**Что сделать A**
Перечислите все географические названия, которые встречаются в отрывке о детстве у завода.
**Что сделать B**
В отрывке о детстве у завода замените «краснотал» на «ивняк» и приведите часть текста, начиная со слов «За краем построек» и заканчивая словами «был край света.».
**Что сделать C**
Допишите отрывок о детстве у завода, продолжив его после последнего предложения.
***** Фрагмент текста
Заметив меня, отец звал дядю Аркадия, или нашего соседа Луку, или еще кого-то из рабочих, чтобы подменили его, ополаскивал руки, лицо, выходил наружу, щурился на солнце и садился на чахлую траву обедать. Ел он молча. Иногда гладил шершавой рукой мою голову, спрашивал, что дома, как мать. Кончался обед всегда одинаково, отец говорил: «Иди гуляй». И я, не понимая, какой адов труд снова ему предстоит, бежал со своими друзьями к дымящим трубам, за которыми кончался завод.
За краем построек рос краснотал, и в этих зарослях мы пробирались к Днепру. Берег в том месте был очень высок и обрывист. Мы смотрели сверху, и даль перед нами открывалась неоглядная. Внизу голубела вода, виднелся зеленый остров, поросший кустарником, дальше все было подернуто синевой: вода, луга, заречные села Николаевка и Куриловка – для нас это уже был край света.
**********
***** Приведенные записи
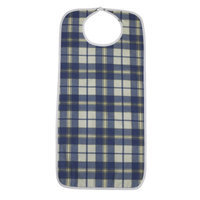 Drive Medical Drive Plaid Lifestyle Flannel Bib - Medium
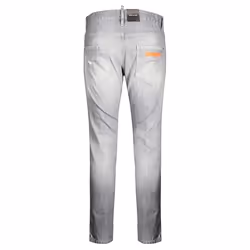 Dsquared2 Skinny Dan Faded Grey Paint Splatter Effect Jeans - W28 L32
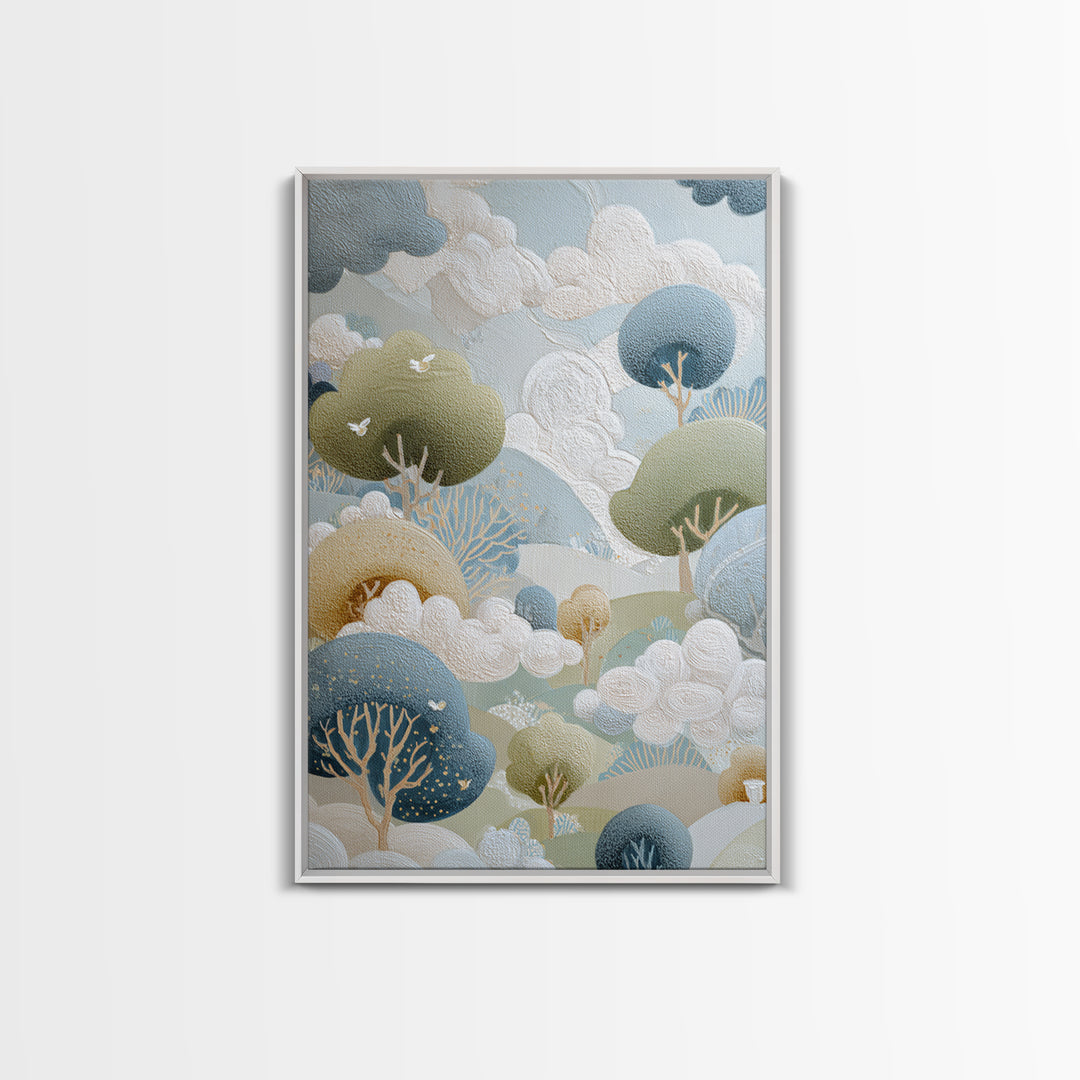 Playful Tooth Shaped Character Canvas Print, Dental Office Art, Dental Office, Office Decor, Abstract Art, Calm, Room Decor, DOA-2x3-14
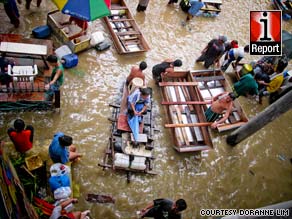 iReporter Doranne Lim chronicles the flooding from Typhoon Ketsana in Pasig City, Philippines.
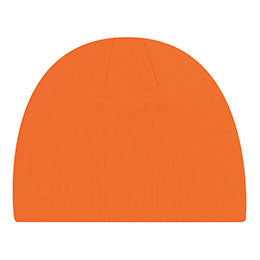 AJM Acrylic Board Toque in fluorescent orange against a white background.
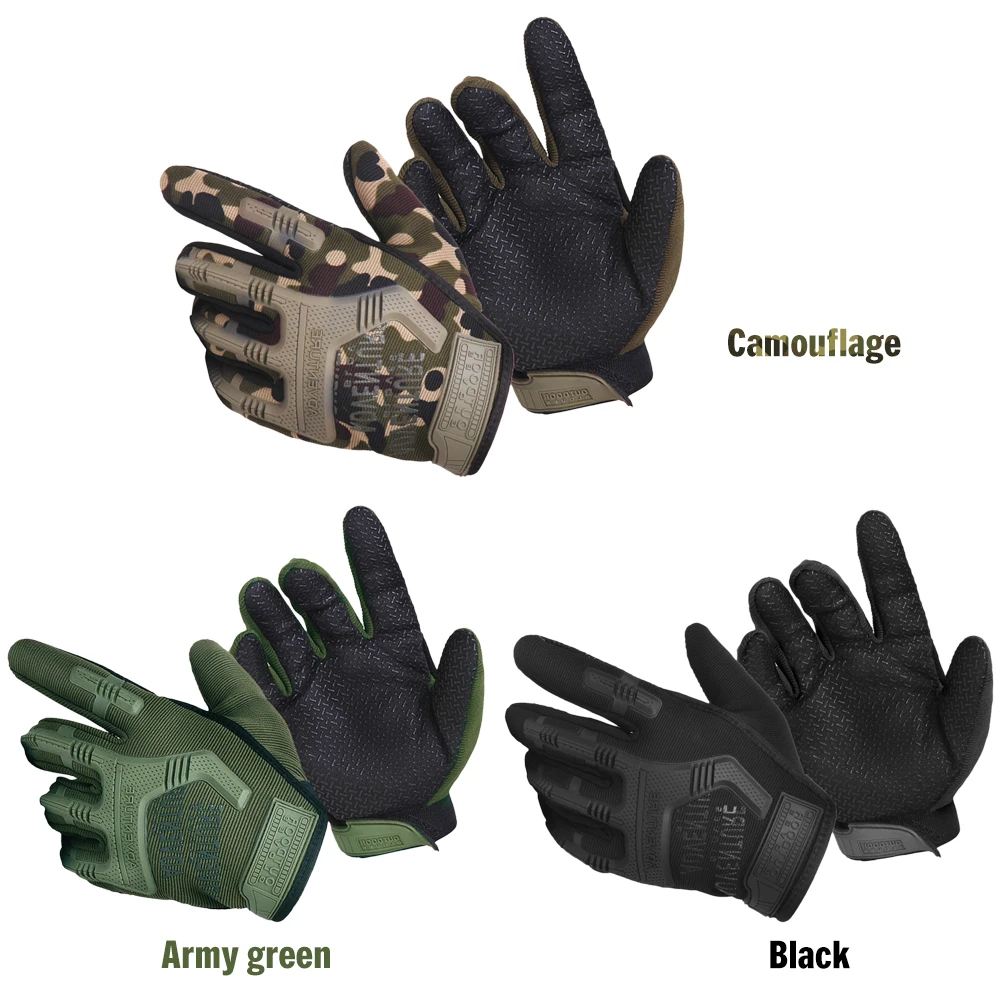 Зимние перчатки для катания на лыжах противоскользящие охоты открытом воздухе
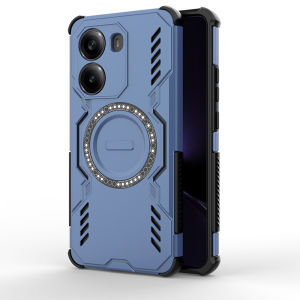 For Poco X7 Pro 5G Case Armor Shockproof Protect Phone Cover for Xiaomi Poko Little X7 X7 Pro X7pro Pocox7pro Car Magnetic Funda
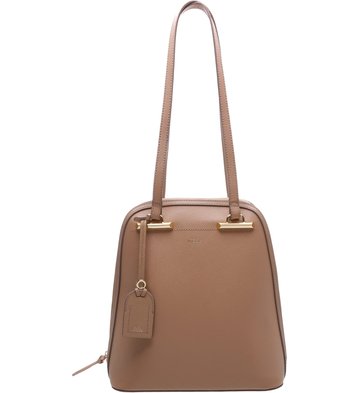 Mochila Couro Auguri Nude Vintage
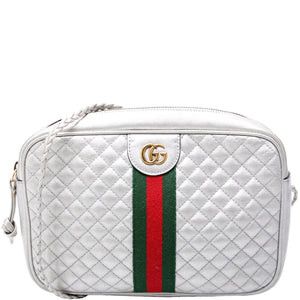 Gucci 541051 Trapuntata Metallic Leather Small Bag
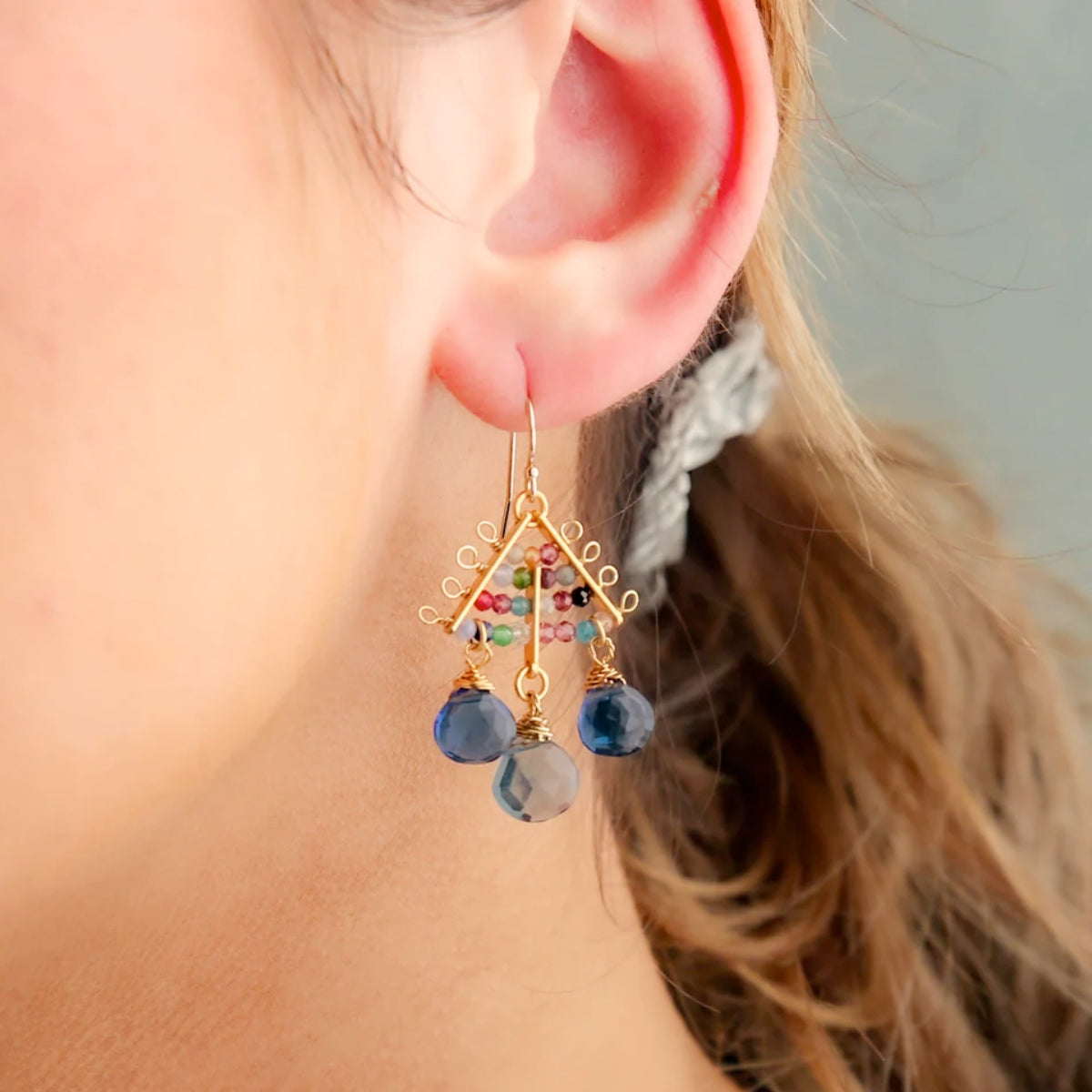 Buy Catherine Page Jewelry Blue Skipper Watusi Earrings Online for Women | Free 3-Hour Delivery in Dubai | Boom & Mellow UAE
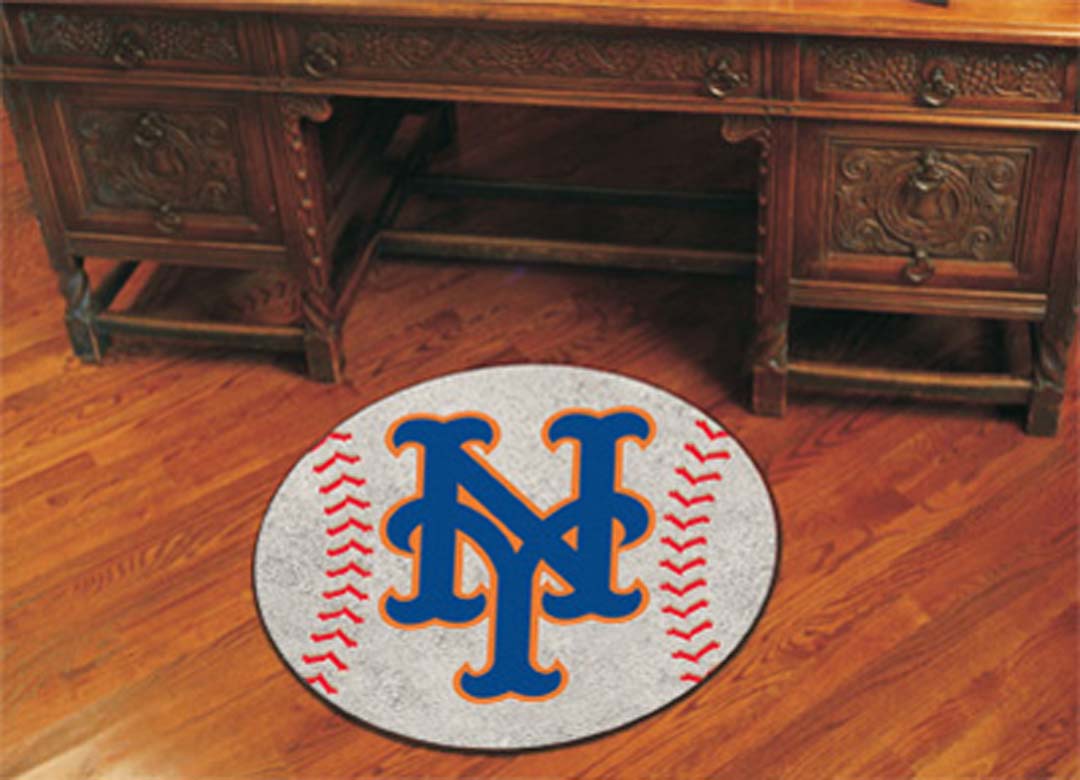 27" Round New York Mets Baseball Mat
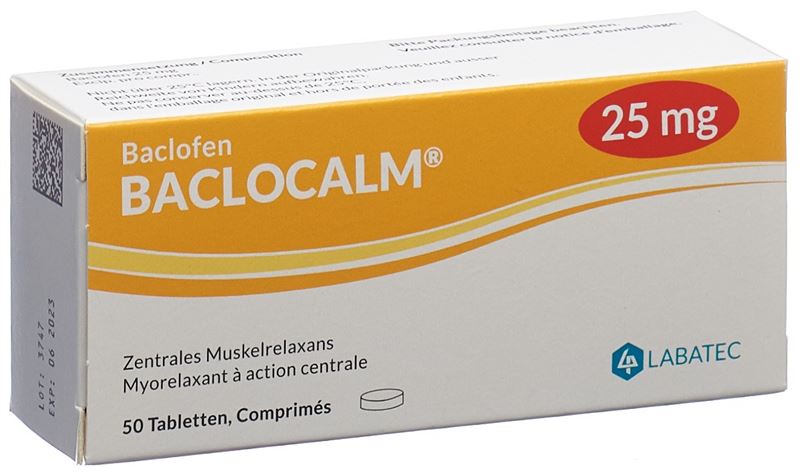 Baclocalm cpr 25 mg 50 pce Baclocalm cpr 25 mg 50 pce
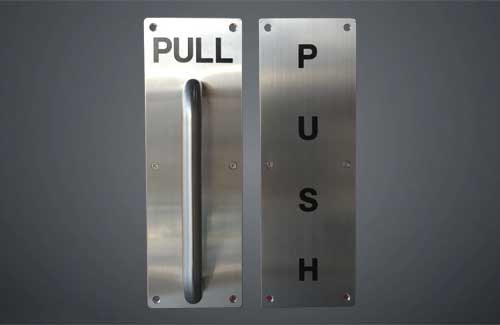 pull handle and push plate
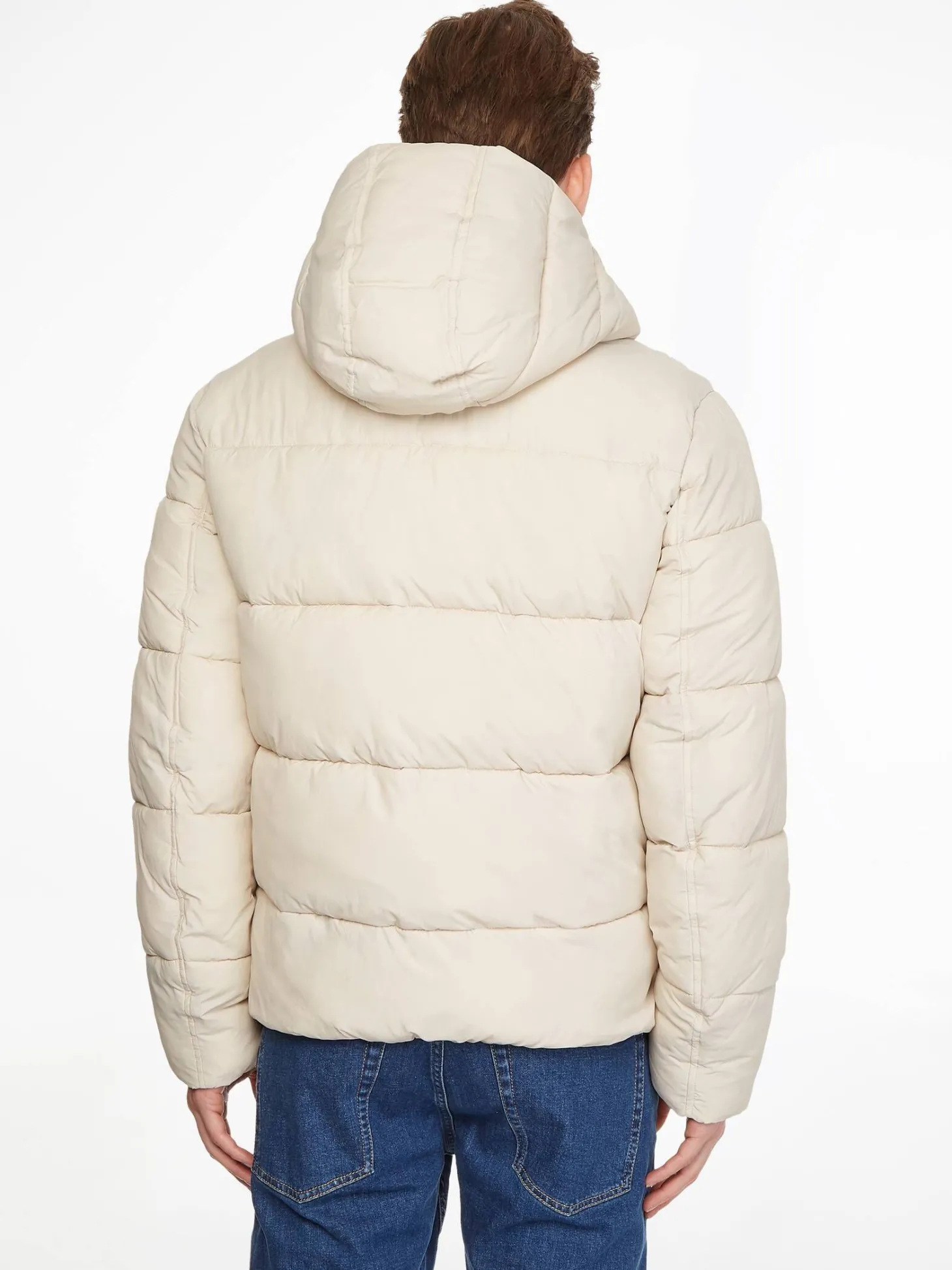 Herren Steppjacke mit Kapuze CRINKLE NYLON PUFFER JACKET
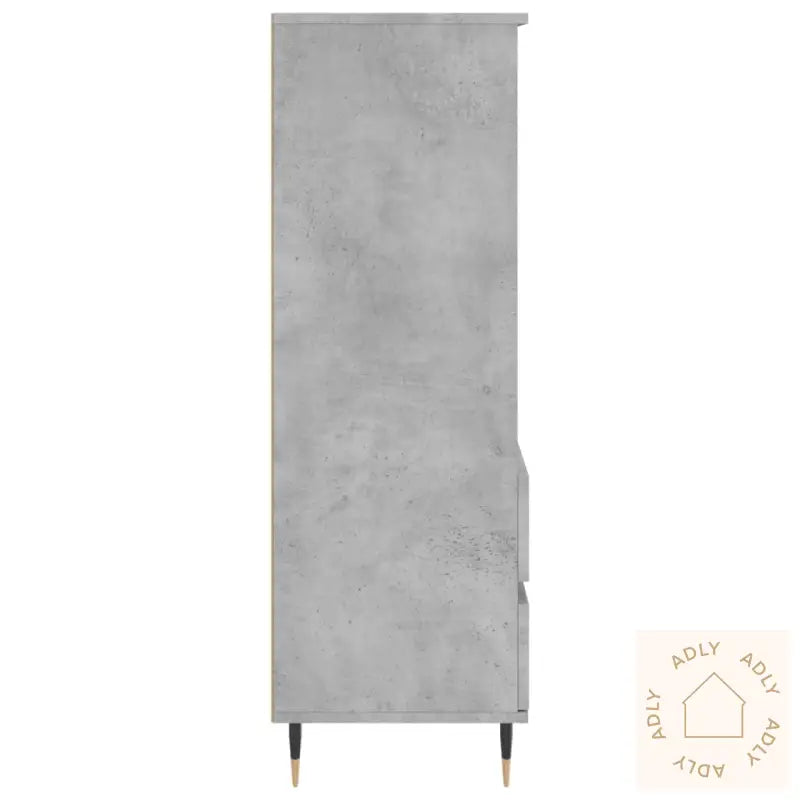 Highboard Betonggrå 40X36X110 Cm Konstruert Tre
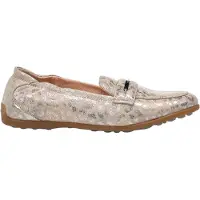 Floris van Bommel Mocassin 'Sitti' greige / argent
**********
**Письменный ответ A**
Днепр, Николаевка, Куриловка

**Письменный ответ B**
За краем построек рос ивняк, и в этих зарослях мы пробирались к Днепру. Берег в том месте был очень высок и обрывист. Мы смотрели сверху, и даль перед нами открывалась неоглядная. Внизу голубела вода, виднелся зеленый остров, поросший кустарником, дальше все было подернуто синевой: вода, луга, заречные села Николаевка и Куриловка – для нас это уже был край света.

**Письменный ответ C**
Детство есть детство. Тут, у Днепра, все для нас было радостью: сбегали вниз по обрыву, купались, переплывали на остров. Но только не весной. В разлив вода скрывала островные деревья, дальний берег едва был виден. Сейчас, вспоминая Гоголя – «редкая птица долетит до середины Днепра…», – я думаю, этот образ реки возник у него из памяти детства.
Память о детстве всегда приятна, но хотелось бы избежать ошибки, в которую нередко впадают авторы воспоминаний: прошедшее им рисуется в розовом свете хотя бы потому, что сами они тогда были молоды.
2
Наша семья жила в рабочей слободке, которая называлась «Нижняя колония», в Аксеновском переулке. Здесь я и родился 19 декабря 1906 года. Все в той же комнате явились на свет мои брат Яков и сестра Вера.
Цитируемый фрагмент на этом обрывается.